A collaborative project to collect datasets in SEA languages, SEA regions, or SEA cultures.
Apache License 2.0
65 stars 57 forks source link

Create dataset loader for Indonesia BioNER #428

Closed SamuelCahyawijaya closed 6 months ago

SamuelCahyawijaya commented 8 months ago

Dataloader name: bioner_id/bioner_id.py DataCatalogue: http://seacrowd.github.io/seacrowd-catalogue/card.html?bioner_id

Dataset bioner_id
Description This dataset taken from online health consultation platform Alodokter.com which has been annotated by two medical doctors. Data were annotated using IOB in CoNLL format.
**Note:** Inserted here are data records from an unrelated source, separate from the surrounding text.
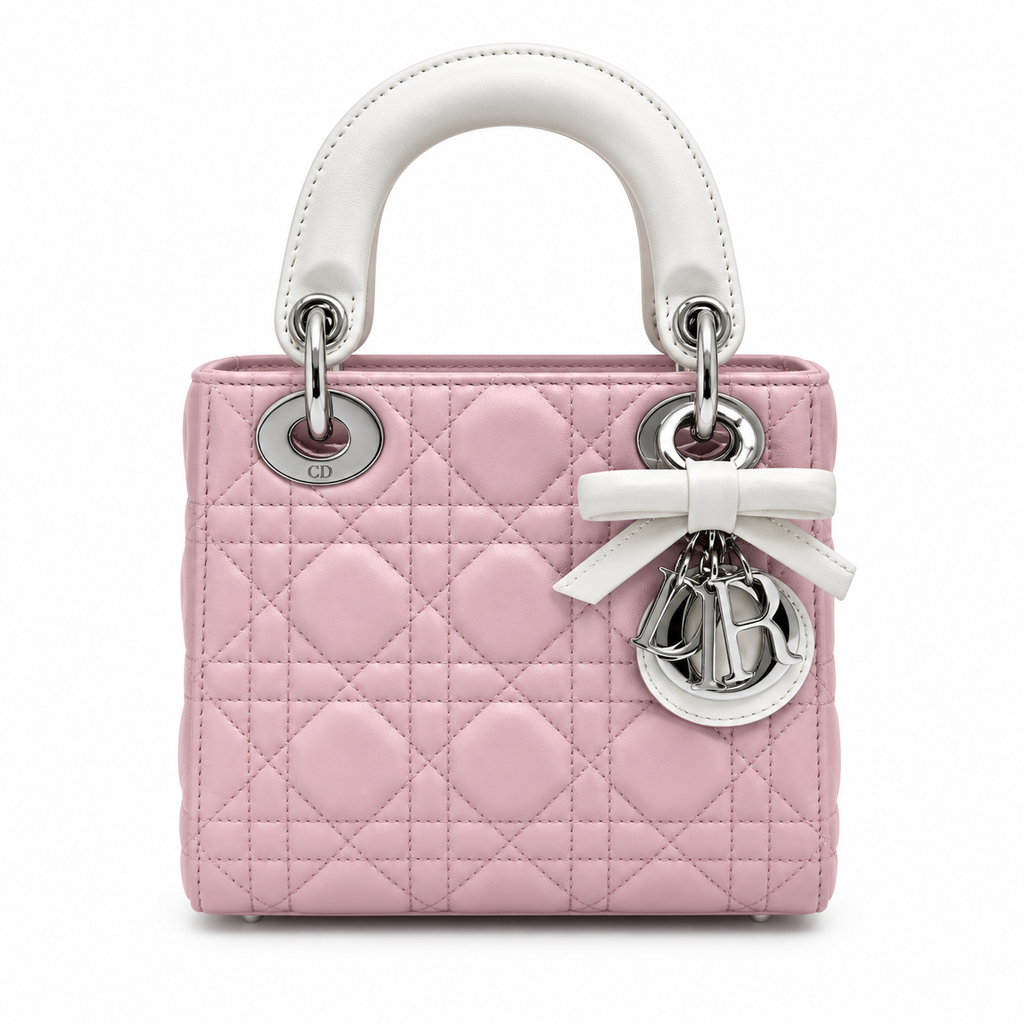 Dior Cannage Quilted Top Handle Crossbody Bag 17cm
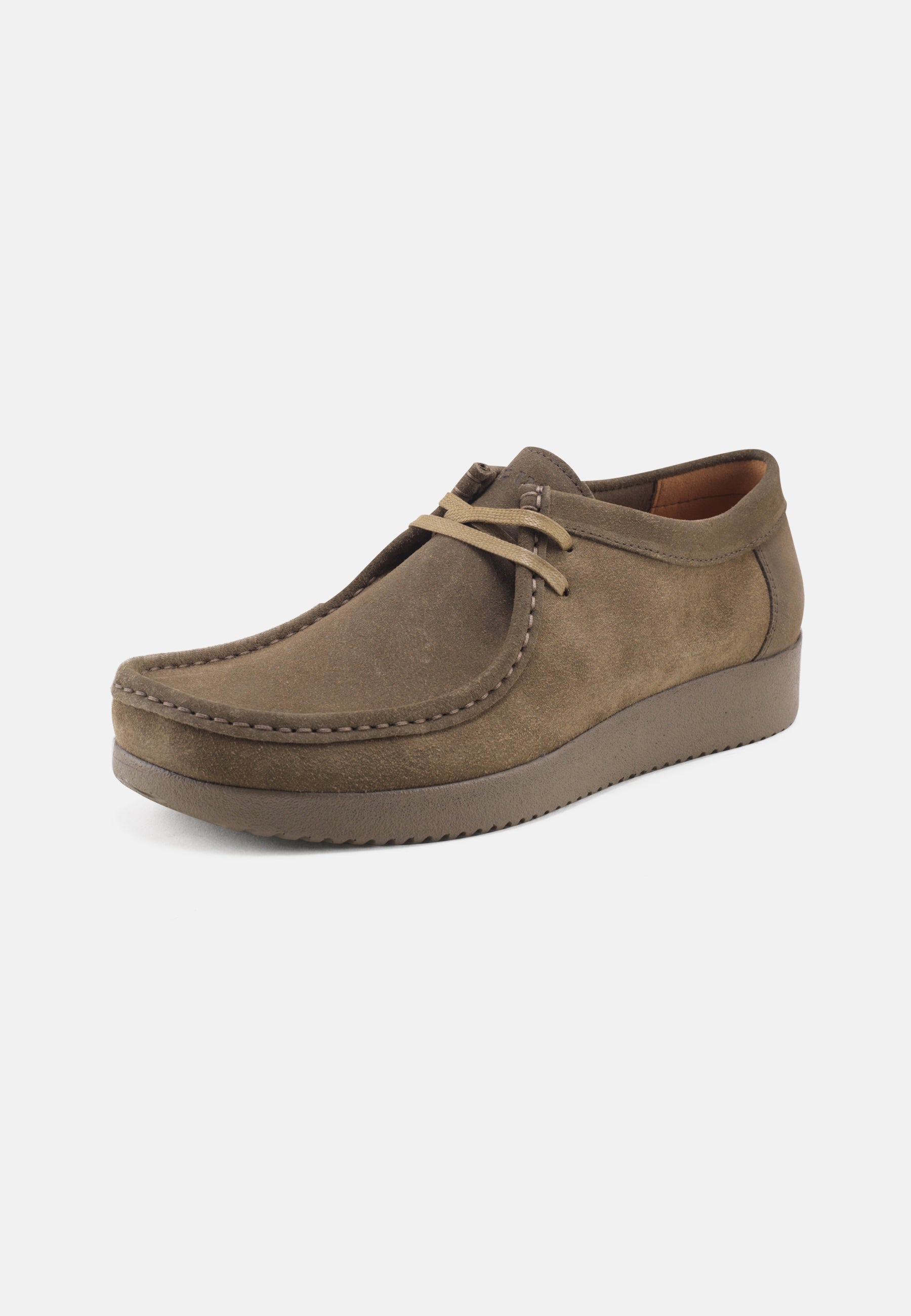 Nature Footwear Adam Snøresko Suede Læder farve Olive med matchende sål i PU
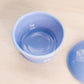 Circular Blue Delphite Glass Lidded Dish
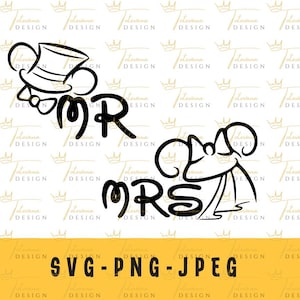 Bride and Groom Mickey Minnie Hats Svg WEDDING married Svg DISNEYLAND bound  SVG Png, Disney Instant File Download, Mrs and Mr Disney Svg
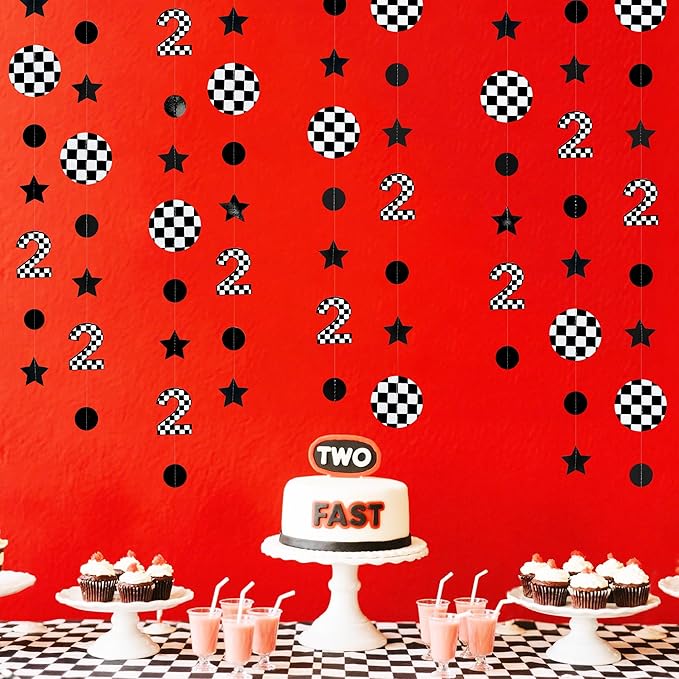 Two Fast Birthday Party Decorations Black & White Checkered 2nd Polka Dot Star Hanging Garland Banner for Checkered 2 Year Old Race Car 2 Fast 2 Curious Dirt Bike Birthday Decorations Supplies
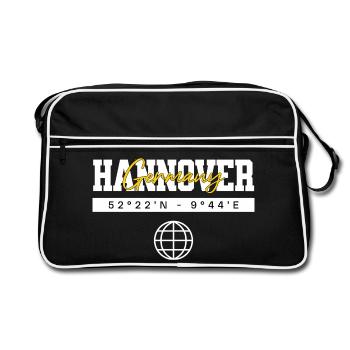 Hannover Niedersachsen Koordinaten Reise Souvenir - Retro Tasche - Schwarz/Weiß - Vorne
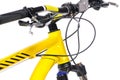 Parts of yellow bicycle on a studio white background. Close up details Royalty Free Stock Photo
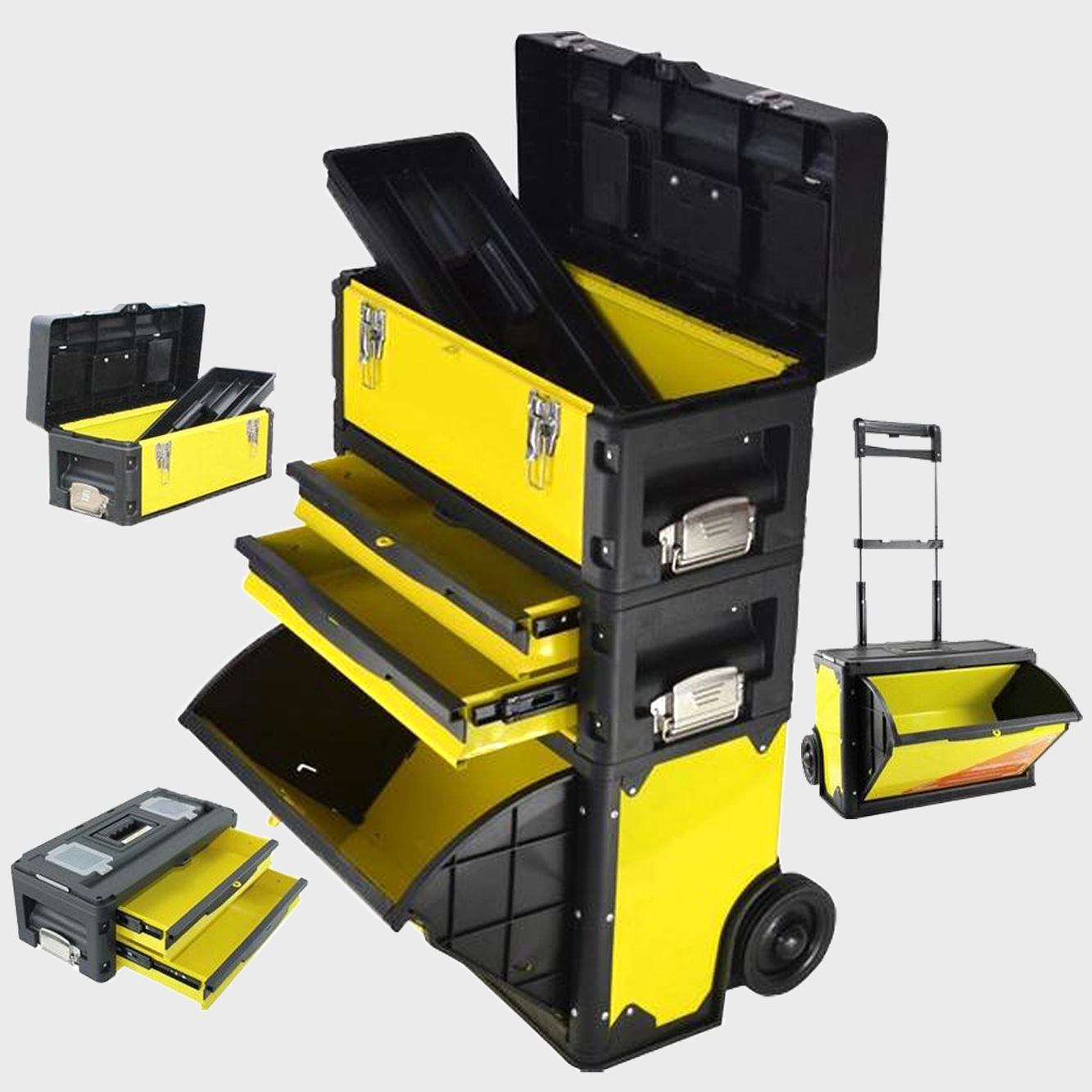 鐵皮塑料工具拉桿箱工具車三層組合式拉桿工具箱五金工具箱多功能細(xì)節(jié)圖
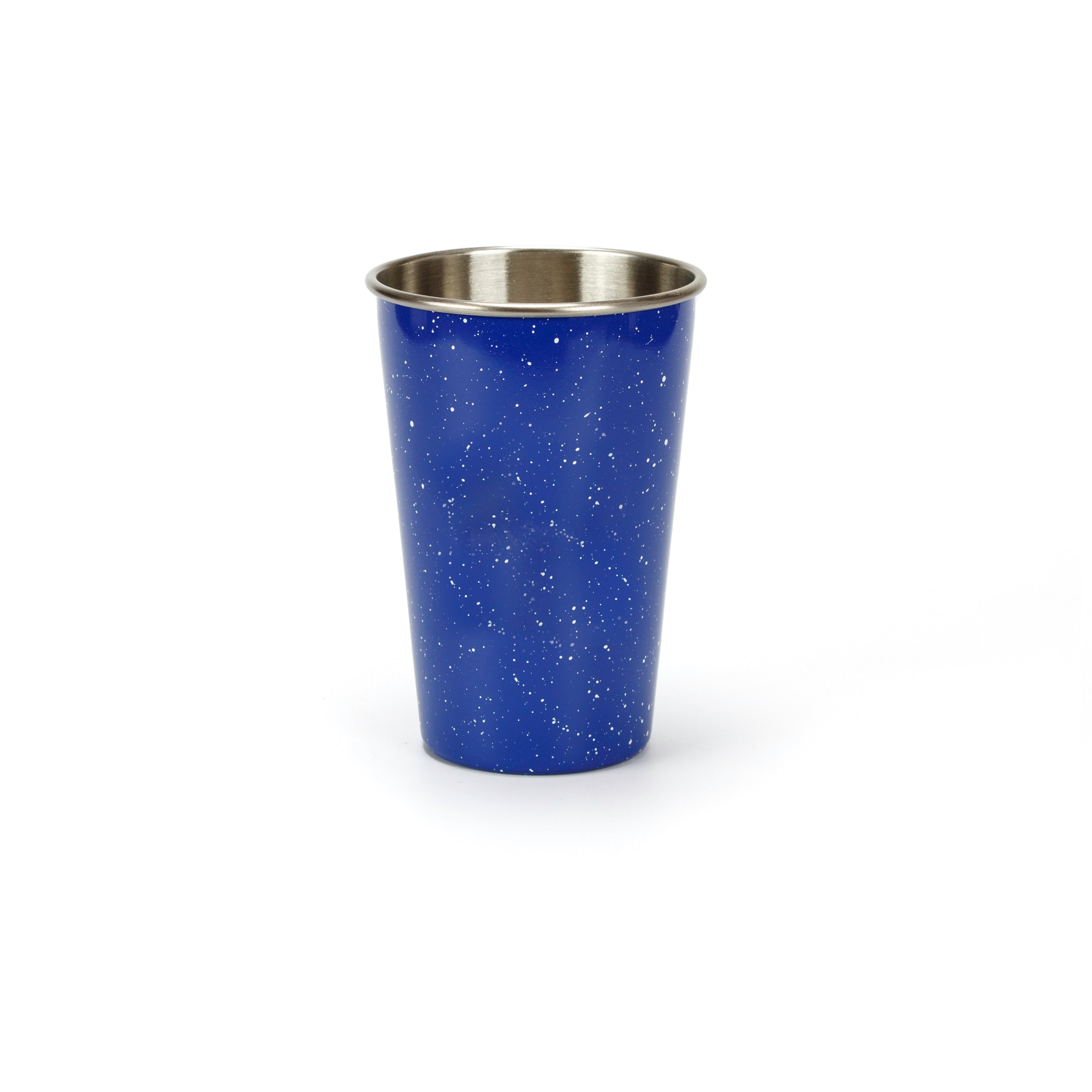 The Prize Possessions Blue Festival Cup, featuring a speckled white pattern and stainless steel interior, stands upright on a white background—ideal for event drinkware or festive glassware needs.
Dataset contains 2600 medical answers by doctors from 2017-2020. Two medical experts were assigned to annotate the data into two entity types: DISORDERS and ANATOMY. The topics of answers are: diarrhea, HIV-AIDS, nephrolithiasis and TBC, which marked as high-risk dataset from WHO.
Subsets -
Languages ind
Tasks Named Entiy Recognition
License BSD 3-clause Clear license (bsd-3-clause-clear)
Homepage https://huggingface.co/datasets/abid/indonesia-bioner-dataset
HF URL https://huggingface.co/datasets/abid/indonesia-bioner-dataset
Paper URL https://jtiik.ub.ac.id/index.php/jtiik/article/view/6337/pdf
fhudi commented 8 months ago

self-assign

github-actions[bot] commented 7 months ago

Hi @, may I know if you are still working on this issue? Please let @holylovenia @SamuelCahyawijaya @sabilmakbar know if you need any help.